Each line of the records that includes "Zealand" should be found and copied.
((
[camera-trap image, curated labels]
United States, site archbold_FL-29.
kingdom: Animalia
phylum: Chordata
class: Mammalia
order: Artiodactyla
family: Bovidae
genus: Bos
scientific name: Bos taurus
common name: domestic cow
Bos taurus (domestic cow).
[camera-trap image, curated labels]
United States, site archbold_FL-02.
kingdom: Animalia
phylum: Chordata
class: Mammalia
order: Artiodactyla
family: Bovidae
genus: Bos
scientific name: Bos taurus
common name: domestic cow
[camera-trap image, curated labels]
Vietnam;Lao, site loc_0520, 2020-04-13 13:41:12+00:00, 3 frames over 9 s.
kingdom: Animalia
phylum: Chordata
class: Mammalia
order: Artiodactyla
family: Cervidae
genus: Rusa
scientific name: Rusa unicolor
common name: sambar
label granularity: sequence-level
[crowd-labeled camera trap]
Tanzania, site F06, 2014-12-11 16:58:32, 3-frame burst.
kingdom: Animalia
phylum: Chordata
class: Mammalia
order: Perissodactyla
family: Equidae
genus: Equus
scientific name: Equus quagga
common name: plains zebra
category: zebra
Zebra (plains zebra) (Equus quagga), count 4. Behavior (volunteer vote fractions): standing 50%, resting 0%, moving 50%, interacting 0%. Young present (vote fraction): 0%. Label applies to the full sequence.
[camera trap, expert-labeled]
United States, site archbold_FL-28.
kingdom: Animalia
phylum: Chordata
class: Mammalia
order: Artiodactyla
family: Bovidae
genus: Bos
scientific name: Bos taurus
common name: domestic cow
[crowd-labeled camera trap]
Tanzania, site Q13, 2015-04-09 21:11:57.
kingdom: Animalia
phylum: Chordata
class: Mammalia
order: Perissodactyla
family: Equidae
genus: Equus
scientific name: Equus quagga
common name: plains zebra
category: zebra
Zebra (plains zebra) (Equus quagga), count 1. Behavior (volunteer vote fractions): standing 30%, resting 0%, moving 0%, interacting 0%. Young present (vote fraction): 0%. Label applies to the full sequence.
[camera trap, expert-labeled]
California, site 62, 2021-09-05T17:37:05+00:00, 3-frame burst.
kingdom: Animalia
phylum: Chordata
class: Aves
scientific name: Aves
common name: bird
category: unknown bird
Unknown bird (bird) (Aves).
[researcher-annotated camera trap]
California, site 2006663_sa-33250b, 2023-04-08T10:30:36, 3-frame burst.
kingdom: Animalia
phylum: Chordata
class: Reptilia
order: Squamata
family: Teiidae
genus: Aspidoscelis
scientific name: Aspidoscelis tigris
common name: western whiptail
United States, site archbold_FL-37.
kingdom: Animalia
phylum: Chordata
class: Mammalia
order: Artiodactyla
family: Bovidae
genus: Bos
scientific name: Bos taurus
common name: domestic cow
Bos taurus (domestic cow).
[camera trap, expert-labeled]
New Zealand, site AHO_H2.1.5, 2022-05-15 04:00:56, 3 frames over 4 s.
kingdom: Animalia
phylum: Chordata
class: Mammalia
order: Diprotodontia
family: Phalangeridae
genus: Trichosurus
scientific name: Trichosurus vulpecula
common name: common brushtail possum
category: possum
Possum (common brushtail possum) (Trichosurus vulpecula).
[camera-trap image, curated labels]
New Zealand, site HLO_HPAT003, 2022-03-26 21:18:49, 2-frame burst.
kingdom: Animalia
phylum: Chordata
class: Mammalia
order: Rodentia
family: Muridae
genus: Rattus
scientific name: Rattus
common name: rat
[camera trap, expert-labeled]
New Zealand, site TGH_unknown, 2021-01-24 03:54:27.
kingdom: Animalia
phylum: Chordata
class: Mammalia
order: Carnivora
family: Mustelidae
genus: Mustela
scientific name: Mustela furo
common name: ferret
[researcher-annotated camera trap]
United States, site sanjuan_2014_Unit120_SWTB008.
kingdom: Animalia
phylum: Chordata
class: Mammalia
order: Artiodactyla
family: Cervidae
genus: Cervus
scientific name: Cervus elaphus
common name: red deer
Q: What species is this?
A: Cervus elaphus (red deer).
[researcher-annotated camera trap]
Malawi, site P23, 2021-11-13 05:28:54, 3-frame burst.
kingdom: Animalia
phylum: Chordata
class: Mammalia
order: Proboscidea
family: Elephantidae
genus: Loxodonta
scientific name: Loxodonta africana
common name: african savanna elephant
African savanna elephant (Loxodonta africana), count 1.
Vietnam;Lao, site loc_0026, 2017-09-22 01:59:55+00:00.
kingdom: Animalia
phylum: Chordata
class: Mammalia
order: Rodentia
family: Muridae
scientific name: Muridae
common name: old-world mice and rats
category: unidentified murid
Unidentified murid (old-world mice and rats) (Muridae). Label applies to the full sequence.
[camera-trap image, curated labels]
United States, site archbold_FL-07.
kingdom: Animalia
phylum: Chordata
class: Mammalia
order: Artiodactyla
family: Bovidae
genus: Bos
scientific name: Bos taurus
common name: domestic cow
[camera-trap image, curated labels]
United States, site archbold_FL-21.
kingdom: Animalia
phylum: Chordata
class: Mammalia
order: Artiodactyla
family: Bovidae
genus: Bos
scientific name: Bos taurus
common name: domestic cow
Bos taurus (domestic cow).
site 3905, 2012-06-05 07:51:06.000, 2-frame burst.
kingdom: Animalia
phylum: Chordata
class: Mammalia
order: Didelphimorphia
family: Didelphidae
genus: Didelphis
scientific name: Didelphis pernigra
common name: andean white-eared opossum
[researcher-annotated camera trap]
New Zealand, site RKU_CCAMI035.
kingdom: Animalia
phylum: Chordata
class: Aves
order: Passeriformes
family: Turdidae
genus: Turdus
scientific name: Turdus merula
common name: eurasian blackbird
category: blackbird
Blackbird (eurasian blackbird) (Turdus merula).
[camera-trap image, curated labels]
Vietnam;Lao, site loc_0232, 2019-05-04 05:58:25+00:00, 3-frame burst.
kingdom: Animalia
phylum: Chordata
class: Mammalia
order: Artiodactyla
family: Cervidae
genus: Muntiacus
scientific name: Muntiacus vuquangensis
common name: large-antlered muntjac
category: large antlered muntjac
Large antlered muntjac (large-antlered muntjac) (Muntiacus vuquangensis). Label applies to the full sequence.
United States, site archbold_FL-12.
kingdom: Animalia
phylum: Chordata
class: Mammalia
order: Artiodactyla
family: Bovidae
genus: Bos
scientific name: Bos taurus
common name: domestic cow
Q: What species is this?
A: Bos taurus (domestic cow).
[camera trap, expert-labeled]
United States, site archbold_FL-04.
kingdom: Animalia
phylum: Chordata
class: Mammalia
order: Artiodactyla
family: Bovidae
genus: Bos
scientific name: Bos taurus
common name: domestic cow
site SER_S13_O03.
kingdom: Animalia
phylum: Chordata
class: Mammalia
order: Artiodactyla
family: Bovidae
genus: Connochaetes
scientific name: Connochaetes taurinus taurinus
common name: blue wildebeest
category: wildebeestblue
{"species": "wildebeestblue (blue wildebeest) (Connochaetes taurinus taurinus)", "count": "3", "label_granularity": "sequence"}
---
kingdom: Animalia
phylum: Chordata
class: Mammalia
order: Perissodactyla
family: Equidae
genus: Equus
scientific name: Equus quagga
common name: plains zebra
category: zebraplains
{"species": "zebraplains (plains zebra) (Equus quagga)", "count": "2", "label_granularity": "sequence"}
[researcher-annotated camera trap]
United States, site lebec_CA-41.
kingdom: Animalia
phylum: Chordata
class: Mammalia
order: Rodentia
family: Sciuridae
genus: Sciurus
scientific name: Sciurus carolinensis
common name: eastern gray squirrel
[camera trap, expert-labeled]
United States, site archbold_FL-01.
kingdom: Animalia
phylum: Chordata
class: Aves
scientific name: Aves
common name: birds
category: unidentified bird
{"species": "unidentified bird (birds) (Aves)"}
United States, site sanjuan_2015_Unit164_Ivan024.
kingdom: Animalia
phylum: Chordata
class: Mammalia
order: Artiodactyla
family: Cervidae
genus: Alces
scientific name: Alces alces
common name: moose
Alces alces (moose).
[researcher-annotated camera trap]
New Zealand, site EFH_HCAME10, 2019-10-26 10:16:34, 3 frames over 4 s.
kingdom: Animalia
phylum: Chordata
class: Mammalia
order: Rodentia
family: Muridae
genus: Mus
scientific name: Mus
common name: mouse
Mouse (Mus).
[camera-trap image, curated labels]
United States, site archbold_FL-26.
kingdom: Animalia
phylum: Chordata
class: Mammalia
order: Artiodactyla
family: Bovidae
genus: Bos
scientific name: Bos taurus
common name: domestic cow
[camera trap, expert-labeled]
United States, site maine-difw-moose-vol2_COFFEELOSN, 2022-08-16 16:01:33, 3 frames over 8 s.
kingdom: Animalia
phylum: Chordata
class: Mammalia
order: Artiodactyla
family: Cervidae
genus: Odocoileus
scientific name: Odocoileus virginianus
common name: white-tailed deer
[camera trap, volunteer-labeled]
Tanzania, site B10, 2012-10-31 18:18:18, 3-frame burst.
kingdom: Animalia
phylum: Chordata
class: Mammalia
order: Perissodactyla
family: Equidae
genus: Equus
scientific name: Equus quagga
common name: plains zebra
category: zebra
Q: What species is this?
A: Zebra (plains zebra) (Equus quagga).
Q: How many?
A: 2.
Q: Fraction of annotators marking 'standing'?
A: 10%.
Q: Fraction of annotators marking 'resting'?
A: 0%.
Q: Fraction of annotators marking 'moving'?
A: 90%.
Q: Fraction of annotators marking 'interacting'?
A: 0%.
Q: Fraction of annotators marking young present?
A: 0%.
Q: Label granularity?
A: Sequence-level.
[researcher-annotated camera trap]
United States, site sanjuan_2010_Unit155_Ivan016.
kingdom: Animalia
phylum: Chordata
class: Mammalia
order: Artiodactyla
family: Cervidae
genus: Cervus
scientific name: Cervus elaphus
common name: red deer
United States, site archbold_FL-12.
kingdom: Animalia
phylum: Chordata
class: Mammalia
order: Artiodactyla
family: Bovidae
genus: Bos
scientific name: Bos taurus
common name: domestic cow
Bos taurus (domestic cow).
))
- [Written solution]:
New Zealand, site AHO_H2.1.5, 2022-05-15 04:00:56, 3 frames over 4 s.
New Zealand, site HLO_HPAT003, 2022-03-26 21:18:49, 2-frame burst.
New Zealand, site TGH_unknown, 2021-01-24 03:54:27.
New Zealand, site RKU_CCAMI035.
New Zealand, site EFH_HCAME10, 2019-10-26 10:16:34, 3 frames over 4 s.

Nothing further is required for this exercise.